Dans tous les domaines de compétences, les TIC offre des opportunités, et nous sommes convaincus que le monde rural peut en profiter en utilisant les médias sociaux. On peut en effet réduire les couts de suivi-évaluation des projets agricoles en utilisant les blogs, les formulaires en ligne. On peut accroitre l’efficacité de la communication interne et externes des organisations coopératives par l’usage de la téléphonie sur IP (skype, google drive et autres) on peut également faire du plaidoyer en matière agricole en utilisant les blogs, les réseaux sociaux comme Facebook et Twitter. Sans oublier que la formation et l’information agricoles peuvent être améliorées avec les outils de publications en ligne.

On a également vu que l’usage de certaines plateformes peut permettre de diffuser les prix agricoles et de synthétiser des offres et des demandes de produits avec par exemple  frontlineSMS.

Au regard du faible niveau d’instruction du monde rural dans les pays ACP, comment ces technologies sont-elles accueillies et comment procédez-vous ?

On regrette toujours cet aspect et on continuera à faire en sorte de le remédier ainsi que globalement nos autres faiblesses. Mais il faut que nous développions des stratégies propres pour les suppléer. Nous pensons qu’il faut travailler avec des organisations bien organisées. Ainsi elles vont avancer et aspirer les autres dans le sillage. Il faut également dire que nous travaillons de manière incitative en montrant le potentiel des outils à améliorer les choses sur le terrain. Quand le paysan y voit son intérêt, il développe ses propres capacités

Le CTA vient de remporter à Genève le premier prix SMSI 2013 dans la catégorie C7 (Applications e-agriculture) avec vos formations ‘’Opportunités d’apprentissage du web 2.0 et des medias sociaux’’. Quelles sont vos impressions ?

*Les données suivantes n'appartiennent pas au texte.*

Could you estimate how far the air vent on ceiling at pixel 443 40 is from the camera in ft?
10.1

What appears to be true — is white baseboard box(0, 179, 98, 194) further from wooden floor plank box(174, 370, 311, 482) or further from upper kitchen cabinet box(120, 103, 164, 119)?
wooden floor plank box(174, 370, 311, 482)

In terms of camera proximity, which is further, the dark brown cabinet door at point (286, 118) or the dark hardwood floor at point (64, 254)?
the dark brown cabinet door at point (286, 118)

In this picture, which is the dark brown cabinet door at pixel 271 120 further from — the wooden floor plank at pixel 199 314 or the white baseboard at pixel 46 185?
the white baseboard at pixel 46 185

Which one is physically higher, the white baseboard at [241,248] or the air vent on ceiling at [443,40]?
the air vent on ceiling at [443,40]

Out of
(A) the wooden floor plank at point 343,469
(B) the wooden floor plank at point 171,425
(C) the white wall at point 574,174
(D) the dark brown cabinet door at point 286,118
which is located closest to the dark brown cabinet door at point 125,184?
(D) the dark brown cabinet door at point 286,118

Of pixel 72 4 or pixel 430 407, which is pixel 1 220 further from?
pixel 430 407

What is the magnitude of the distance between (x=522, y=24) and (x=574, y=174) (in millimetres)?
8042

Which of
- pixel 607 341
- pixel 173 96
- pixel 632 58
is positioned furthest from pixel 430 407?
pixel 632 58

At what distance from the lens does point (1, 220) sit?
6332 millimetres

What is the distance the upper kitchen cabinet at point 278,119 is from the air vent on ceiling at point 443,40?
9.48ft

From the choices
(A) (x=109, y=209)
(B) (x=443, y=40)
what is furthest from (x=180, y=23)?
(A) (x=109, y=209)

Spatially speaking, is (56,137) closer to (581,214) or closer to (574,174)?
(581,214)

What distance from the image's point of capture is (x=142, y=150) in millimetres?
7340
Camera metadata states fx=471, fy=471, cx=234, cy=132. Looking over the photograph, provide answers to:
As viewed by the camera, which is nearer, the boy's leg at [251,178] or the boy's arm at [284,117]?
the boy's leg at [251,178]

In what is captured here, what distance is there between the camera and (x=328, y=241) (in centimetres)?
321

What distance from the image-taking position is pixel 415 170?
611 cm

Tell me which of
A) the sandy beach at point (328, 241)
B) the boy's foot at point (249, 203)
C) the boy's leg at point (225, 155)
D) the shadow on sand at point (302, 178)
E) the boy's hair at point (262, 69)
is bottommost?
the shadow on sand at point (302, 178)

Le CTA le mérite bien parce qu’il a appuyé pleins d’initiatives de formations et d’informations sur le sujet. C’est la seule organisation à ma connaissance qui a su utiliser une expertise locale de façon intelligente pour faire ses formations, ce qui garantit un meilleur succès et une bonne continuité dans le transfert de connaissances.

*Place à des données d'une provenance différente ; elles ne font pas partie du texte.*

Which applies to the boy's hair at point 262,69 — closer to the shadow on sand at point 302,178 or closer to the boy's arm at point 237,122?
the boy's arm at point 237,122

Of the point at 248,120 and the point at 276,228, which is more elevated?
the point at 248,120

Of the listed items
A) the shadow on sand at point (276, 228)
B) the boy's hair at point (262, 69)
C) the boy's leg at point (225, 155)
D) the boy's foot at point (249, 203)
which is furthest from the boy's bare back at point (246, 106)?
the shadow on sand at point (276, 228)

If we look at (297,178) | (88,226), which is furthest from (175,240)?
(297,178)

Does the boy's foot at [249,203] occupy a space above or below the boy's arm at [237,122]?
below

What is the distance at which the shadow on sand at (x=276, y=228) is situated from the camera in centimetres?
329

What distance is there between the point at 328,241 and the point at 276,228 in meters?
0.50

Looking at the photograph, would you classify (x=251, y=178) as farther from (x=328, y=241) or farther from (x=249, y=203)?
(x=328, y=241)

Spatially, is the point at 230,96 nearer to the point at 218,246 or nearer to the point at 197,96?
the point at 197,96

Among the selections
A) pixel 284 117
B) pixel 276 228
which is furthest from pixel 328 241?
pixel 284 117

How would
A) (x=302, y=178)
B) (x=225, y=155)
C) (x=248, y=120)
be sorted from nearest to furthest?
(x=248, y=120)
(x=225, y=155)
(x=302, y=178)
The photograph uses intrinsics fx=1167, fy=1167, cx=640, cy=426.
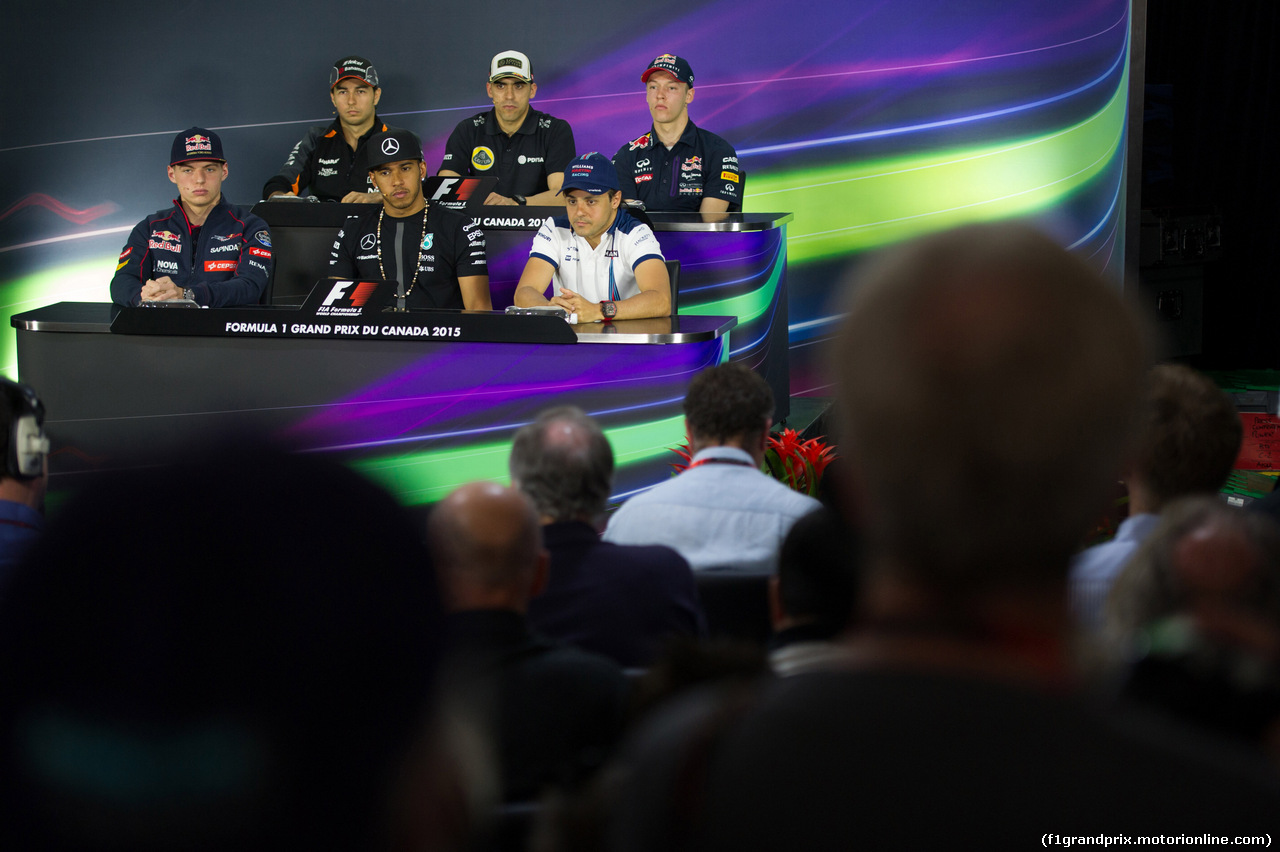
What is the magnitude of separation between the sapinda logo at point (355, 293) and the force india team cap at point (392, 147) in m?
0.59

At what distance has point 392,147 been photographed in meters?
4.34

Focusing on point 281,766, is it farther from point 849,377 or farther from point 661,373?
point 661,373

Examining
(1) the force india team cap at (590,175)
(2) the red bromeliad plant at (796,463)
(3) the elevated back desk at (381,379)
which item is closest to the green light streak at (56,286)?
(3) the elevated back desk at (381,379)

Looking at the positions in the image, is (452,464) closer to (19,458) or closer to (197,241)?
(197,241)

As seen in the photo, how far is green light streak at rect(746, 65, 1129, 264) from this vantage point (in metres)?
6.46

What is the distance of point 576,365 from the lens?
3814mm

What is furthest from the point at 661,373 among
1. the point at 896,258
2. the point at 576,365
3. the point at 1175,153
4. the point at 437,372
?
the point at 1175,153

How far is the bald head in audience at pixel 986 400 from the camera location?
53 centimetres

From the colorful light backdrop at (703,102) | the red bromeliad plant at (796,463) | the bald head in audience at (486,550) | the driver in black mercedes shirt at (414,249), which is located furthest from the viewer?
the colorful light backdrop at (703,102)

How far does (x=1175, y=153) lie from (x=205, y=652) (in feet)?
24.8

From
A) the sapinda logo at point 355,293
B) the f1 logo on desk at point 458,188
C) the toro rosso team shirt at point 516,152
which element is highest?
the toro rosso team shirt at point 516,152

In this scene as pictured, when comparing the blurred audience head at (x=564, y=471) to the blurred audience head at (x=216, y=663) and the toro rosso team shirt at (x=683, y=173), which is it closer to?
the blurred audience head at (x=216, y=663)

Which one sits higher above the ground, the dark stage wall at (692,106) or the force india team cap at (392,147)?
the dark stage wall at (692,106)

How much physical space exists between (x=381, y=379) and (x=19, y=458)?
2.18 meters
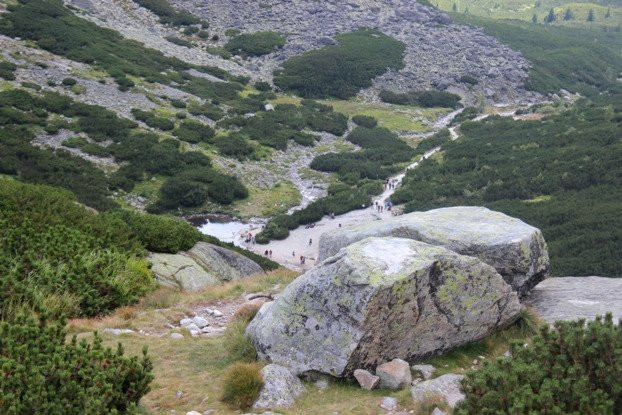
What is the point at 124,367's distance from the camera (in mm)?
6566

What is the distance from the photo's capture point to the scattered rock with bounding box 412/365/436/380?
891cm

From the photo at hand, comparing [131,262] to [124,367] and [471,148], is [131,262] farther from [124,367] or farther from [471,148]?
[471,148]

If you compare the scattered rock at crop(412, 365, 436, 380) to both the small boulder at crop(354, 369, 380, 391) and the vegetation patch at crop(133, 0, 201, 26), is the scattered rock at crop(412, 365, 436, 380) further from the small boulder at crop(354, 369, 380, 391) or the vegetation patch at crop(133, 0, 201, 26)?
the vegetation patch at crop(133, 0, 201, 26)

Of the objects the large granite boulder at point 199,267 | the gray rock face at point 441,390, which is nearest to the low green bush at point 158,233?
the large granite boulder at point 199,267

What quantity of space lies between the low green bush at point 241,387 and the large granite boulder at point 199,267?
8.30m

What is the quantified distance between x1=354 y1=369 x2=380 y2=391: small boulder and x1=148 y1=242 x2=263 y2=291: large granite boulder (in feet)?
28.1

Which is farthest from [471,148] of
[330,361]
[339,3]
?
[330,361]

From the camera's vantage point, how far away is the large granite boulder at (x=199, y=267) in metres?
16.5

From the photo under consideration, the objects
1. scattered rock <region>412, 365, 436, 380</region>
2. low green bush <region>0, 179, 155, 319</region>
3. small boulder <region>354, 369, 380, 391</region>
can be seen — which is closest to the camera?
small boulder <region>354, 369, 380, 391</region>

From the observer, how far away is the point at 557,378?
587 cm

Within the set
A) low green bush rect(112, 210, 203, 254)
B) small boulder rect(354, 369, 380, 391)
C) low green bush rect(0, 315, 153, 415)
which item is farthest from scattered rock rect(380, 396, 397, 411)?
low green bush rect(112, 210, 203, 254)

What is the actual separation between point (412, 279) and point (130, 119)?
Answer: 47.5 metres

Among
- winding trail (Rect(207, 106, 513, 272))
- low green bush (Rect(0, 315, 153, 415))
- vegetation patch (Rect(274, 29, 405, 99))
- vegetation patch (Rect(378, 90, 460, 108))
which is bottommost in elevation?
winding trail (Rect(207, 106, 513, 272))

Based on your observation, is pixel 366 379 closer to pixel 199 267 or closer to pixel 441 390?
pixel 441 390
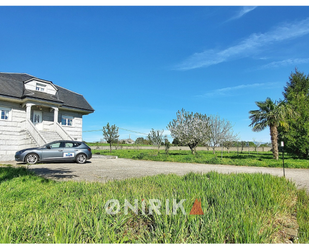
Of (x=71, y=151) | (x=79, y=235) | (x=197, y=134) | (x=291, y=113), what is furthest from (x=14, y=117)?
(x=291, y=113)

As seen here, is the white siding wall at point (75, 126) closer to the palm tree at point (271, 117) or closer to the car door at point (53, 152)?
the car door at point (53, 152)

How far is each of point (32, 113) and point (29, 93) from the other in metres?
2.25

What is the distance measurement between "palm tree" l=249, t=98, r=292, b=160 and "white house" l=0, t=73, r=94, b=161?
18.2 meters

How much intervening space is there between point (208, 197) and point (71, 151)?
1310 cm

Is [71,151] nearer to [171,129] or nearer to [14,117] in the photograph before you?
[14,117]

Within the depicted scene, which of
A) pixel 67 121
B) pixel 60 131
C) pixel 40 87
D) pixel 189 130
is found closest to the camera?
pixel 60 131

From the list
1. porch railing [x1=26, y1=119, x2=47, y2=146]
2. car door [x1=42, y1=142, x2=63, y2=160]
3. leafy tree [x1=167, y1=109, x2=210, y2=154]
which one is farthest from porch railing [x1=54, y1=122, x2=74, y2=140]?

Quel est votre regard sur l’état actuel des politiques agricoles africaines ?

Les politiques agricoles africaines, je parle de l’Afrique Subsaharienne que je connais le plus, n’ont pas trop changé dans les faits depuis les indépendances. On a continué malgré toutes les tentatives à accroitre notre dépendance sur le plan alimentaire en important de plus en plus des produits alimentaires. Il faudrait que l’on prenne les politiques agricoles comme un tout en intégrant plusieurs aspects et en travaillant à l’échelle régionale pour créer des interdépendances entre pays, à l’intérieur d’un pays et entre régions. On a trop tué des énergies en voulant trop faire. Par exemple, si une zone est adaptée pour l’élevage, il faut investir sur ça au lieu de vouloir forcément y faire du riz. Un autre aspect qui est important est le faible degré de transformations des produits alimentaires locaux ainsi que la problématique des transports qui jouent sur le prix des produits sur les marchés. Il commence à se dessiner néanmoins des traces sérieuses d’orientations et actions basées sur les approches chaînes de valeur en prenant en compte les outils TIC qui, si c’est bien soutenues pourront aider grandement à infléchir les tendances inquiétantes de pertes de revenus des producteurs agricoles.

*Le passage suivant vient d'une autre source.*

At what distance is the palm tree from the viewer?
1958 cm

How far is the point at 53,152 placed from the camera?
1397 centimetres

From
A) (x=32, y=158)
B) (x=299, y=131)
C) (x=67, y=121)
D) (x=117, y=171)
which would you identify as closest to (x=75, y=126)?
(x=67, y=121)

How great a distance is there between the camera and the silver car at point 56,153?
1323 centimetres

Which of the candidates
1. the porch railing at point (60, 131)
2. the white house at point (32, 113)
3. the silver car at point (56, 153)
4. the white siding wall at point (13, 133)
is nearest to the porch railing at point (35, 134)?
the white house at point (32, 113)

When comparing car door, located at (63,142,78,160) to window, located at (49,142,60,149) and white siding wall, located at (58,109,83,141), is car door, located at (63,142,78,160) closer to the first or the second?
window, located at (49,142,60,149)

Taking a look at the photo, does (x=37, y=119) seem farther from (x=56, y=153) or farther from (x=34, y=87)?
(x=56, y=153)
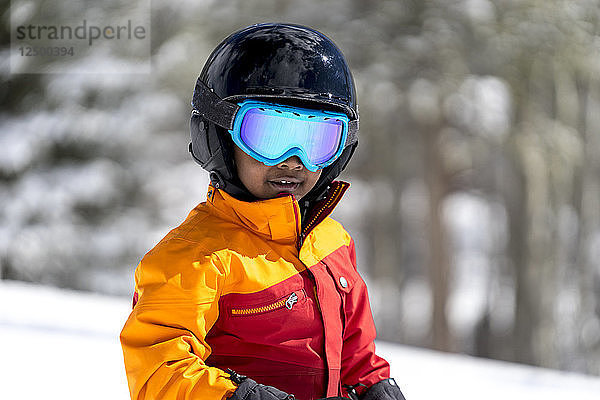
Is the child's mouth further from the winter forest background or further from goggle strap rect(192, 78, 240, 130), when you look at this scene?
the winter forest background

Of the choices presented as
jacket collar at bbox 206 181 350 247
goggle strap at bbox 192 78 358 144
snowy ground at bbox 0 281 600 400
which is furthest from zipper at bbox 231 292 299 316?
snowy ground at bbox 0 281 600 400

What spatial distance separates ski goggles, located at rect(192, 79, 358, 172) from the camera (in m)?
1.60

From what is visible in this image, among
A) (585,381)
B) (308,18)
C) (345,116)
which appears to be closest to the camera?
(345,116)

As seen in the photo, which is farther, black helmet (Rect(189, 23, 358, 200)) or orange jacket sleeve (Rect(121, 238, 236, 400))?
black helmet (Rect(189, 23, 358, 200))

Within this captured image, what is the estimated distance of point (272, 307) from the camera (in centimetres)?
157

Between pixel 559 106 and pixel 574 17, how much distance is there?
1.55 metres

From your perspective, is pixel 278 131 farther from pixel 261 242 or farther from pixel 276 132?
pixel 261 242

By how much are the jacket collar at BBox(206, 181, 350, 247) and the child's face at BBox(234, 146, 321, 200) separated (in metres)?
0.06

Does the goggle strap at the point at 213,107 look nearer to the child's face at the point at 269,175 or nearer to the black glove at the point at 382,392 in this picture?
the child's face at the point at 269,175

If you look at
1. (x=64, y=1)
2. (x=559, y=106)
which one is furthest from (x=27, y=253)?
(x=559, y=106)

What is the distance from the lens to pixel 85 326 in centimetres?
425

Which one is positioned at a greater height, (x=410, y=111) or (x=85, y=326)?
(x=410, y=111)

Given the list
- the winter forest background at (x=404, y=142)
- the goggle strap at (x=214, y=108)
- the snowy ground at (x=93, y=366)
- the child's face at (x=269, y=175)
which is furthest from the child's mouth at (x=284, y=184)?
the winter forest background at (x=404, y=142)

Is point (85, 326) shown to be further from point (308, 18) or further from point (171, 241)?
point (308, 18)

Quel sera votre mot de la fin ?

Il faut qu’en Afrique et surtout au Burkina, nous revenions à la pensée que des choses positives se font tous les jours en dehors des grands projets ronflants. Nous devons encourager les petites initiatives et les documenter et ensuite, les diffuser via de supports multiples. Des solutions à notre portée existent dans les différents aspects du développement et nous devons les chercher et les diffuser. Actuellement, nous utilisons des ordinateurs un milliard de fois plus puissant que le calculateur que les Américains ont utilisé pour aller sur la lune, mais on ne fait presque rien avec, sauf consulter nos mails.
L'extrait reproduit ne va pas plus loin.